Seit 2004 gibt es die Lichtenberger Agrargesellschaft, die damals von holländischen Gesellschaftern gebildet wurde. "Wir wollten einen Strukturwandel und die Milchproduktion aufstocken, sahen da unsere Zukunft", erläutert Gimpel. Das Konzept benötige zur Erfüllung noch einige Zeit. Keiner hätte ja ahnen können, wie sich die Milchpreise entwickeln. "Doch wir geben nicht auf. Landwirte sind leidensfähig", gibt sich Gimpel kämpferisch. Er hat schon Lösungen für die Weiterentwicklung der Großflächen-Technik im Kopf. Und manche Konzepte. Aber darüber werde man noch "brüten".

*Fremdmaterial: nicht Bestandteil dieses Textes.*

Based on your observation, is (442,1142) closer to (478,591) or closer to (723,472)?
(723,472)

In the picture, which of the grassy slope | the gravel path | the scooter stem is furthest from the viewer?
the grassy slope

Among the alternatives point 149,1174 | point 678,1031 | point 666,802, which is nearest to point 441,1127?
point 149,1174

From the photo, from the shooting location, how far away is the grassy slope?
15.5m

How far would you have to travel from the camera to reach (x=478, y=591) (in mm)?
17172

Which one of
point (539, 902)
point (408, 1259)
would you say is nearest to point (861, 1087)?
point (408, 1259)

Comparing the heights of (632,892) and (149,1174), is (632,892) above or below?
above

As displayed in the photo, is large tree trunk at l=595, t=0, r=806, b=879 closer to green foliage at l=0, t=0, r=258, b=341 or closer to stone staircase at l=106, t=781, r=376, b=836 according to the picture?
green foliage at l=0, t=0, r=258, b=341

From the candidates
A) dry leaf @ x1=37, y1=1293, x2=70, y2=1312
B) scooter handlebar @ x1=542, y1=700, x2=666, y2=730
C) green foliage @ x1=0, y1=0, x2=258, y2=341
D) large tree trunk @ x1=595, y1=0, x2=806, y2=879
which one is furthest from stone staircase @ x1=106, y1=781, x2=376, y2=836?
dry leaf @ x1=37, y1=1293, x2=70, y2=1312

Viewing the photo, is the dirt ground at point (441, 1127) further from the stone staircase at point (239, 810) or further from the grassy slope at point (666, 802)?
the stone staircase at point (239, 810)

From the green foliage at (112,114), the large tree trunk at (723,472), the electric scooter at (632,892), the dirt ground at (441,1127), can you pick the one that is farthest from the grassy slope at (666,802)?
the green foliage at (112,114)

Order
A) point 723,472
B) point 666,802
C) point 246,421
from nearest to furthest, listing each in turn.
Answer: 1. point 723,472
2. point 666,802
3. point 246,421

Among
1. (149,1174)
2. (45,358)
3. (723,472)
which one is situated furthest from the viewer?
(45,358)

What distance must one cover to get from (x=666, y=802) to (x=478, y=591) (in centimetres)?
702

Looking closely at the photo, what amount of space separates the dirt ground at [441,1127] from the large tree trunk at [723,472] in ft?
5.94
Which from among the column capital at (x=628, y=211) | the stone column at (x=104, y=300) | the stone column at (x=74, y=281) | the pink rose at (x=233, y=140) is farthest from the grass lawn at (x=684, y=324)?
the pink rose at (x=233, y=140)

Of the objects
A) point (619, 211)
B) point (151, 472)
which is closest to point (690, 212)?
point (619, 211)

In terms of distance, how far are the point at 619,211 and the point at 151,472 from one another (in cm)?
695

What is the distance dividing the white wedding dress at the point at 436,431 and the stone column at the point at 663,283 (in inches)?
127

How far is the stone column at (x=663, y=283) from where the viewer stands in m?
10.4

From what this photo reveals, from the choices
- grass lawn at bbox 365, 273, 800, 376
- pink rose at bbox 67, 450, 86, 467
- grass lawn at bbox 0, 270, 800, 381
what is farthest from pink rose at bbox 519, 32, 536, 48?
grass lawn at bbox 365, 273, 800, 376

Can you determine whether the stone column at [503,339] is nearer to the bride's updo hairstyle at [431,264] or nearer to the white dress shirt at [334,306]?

Ein neues Standbein der Lichtenberger ist ihre Biogasanlage, die 10 000 Tonnen Maissilage schluckt und in diesem Jahr insgesamt 6,5 Millionen Kilowattstunden in die Stromleitungen der Stadtwerke stellt.

Am Sonnabend findet von 9 bis 14 Uhr auf dem Beeskower Marktplatz der 17. Kreisbauernmarkt mit Frankfurter Beteiligung statt.